WORK ITEM: Copying exactly, give the lines in the material below from the one with "United States, site sanjuan_2010_Unit151_Ivan101." to the one with "common name: red deer", ends included, and nothing besides.

--

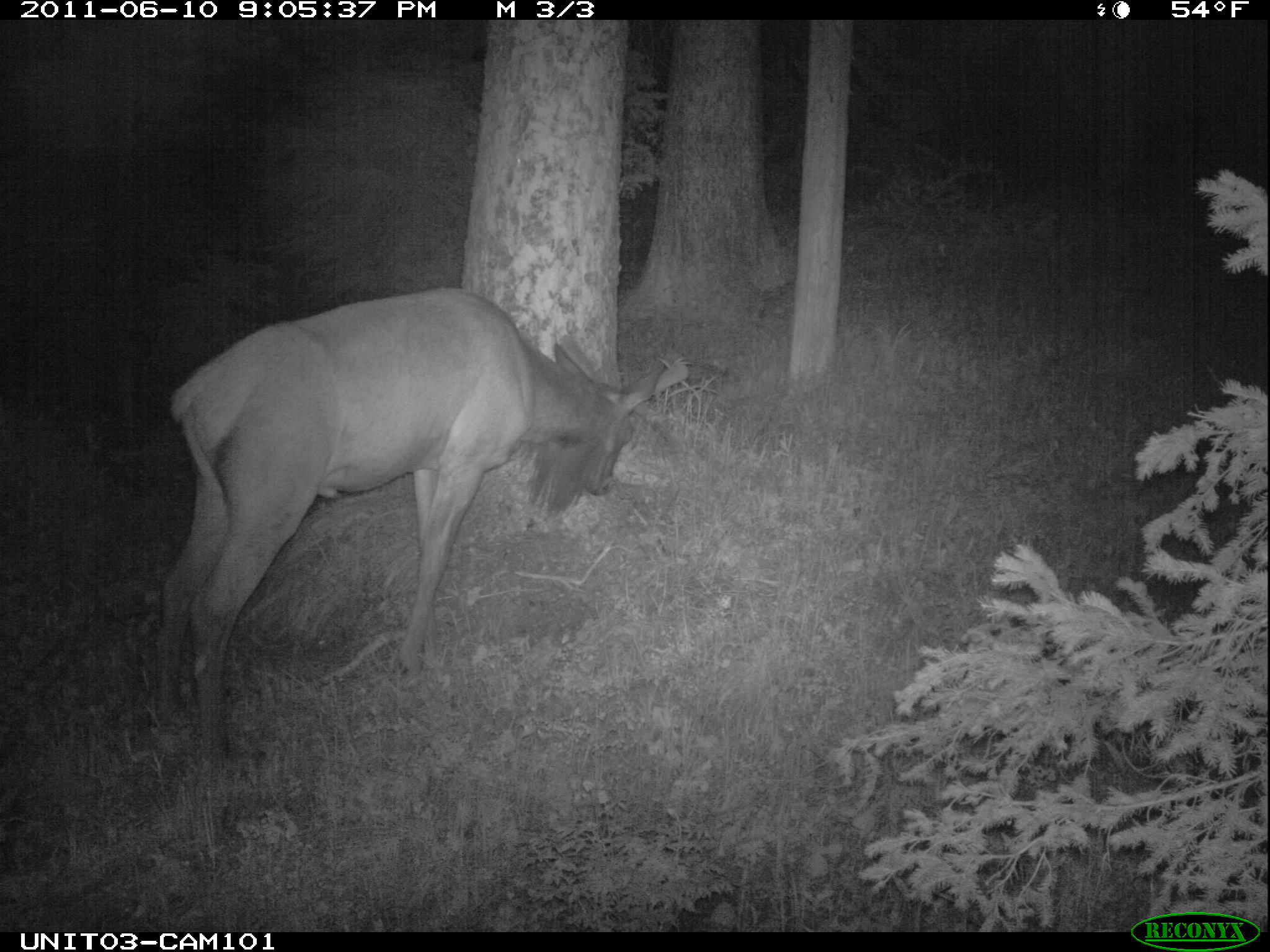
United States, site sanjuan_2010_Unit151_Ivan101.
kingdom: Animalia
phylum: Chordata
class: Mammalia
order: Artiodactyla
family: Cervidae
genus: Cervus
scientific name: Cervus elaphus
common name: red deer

--

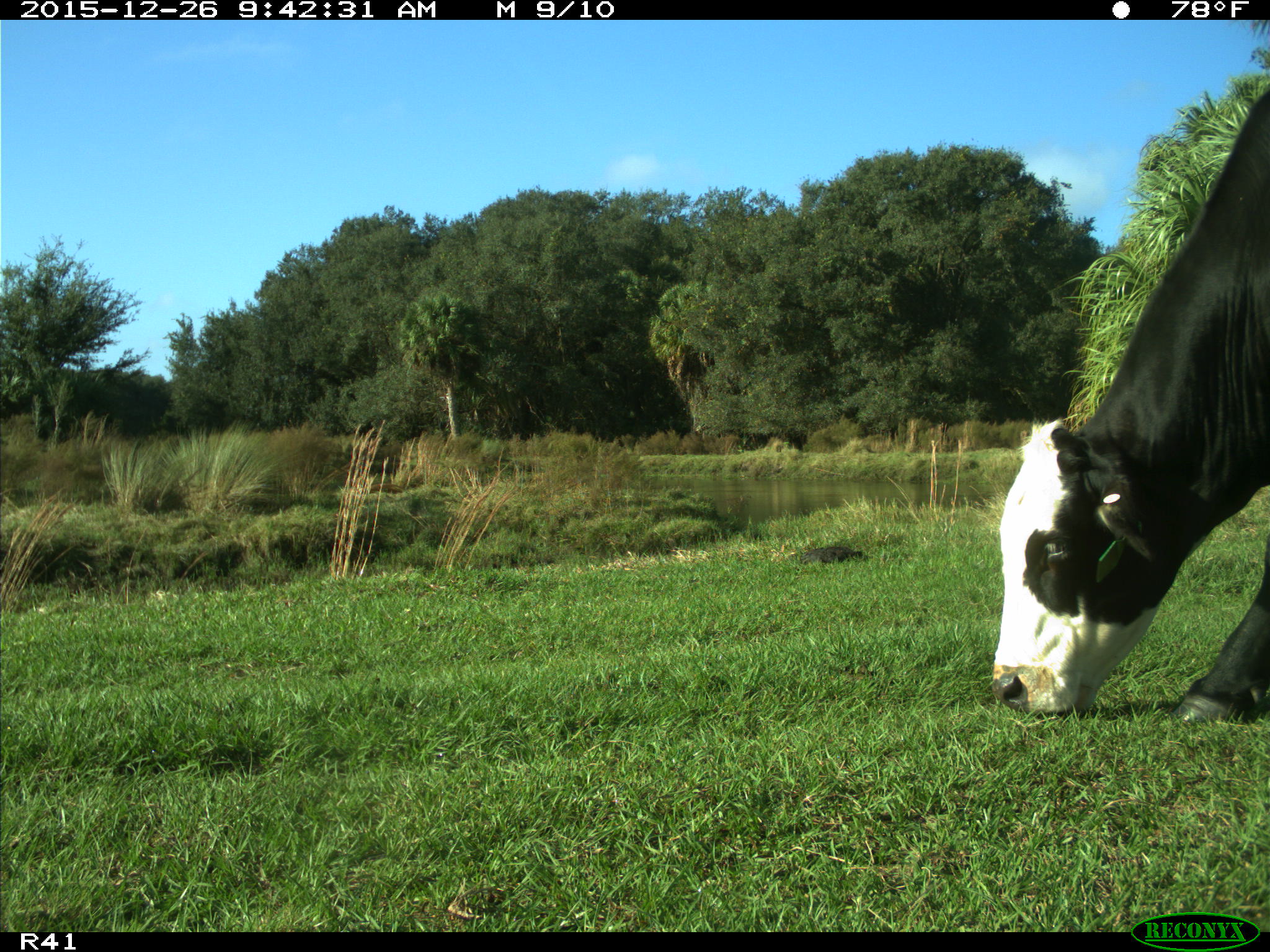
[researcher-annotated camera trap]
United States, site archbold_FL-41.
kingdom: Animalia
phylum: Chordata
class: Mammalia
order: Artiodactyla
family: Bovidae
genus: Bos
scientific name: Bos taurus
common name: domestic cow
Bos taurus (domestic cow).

--

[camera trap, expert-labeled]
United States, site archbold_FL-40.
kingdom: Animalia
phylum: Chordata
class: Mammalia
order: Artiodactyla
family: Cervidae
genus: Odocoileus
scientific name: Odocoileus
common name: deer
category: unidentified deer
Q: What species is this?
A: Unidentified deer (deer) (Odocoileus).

--

OUTPUT BELOW:
United States, site sanjuan_2010_Unit151_Ivan101.
kingdom: Animalia
phylum: Chordata
class: Mammalia
order: Artiodactyla
family: Cervidae
genus: Cervus
scientific name: Cervus elaphus
common name: red deer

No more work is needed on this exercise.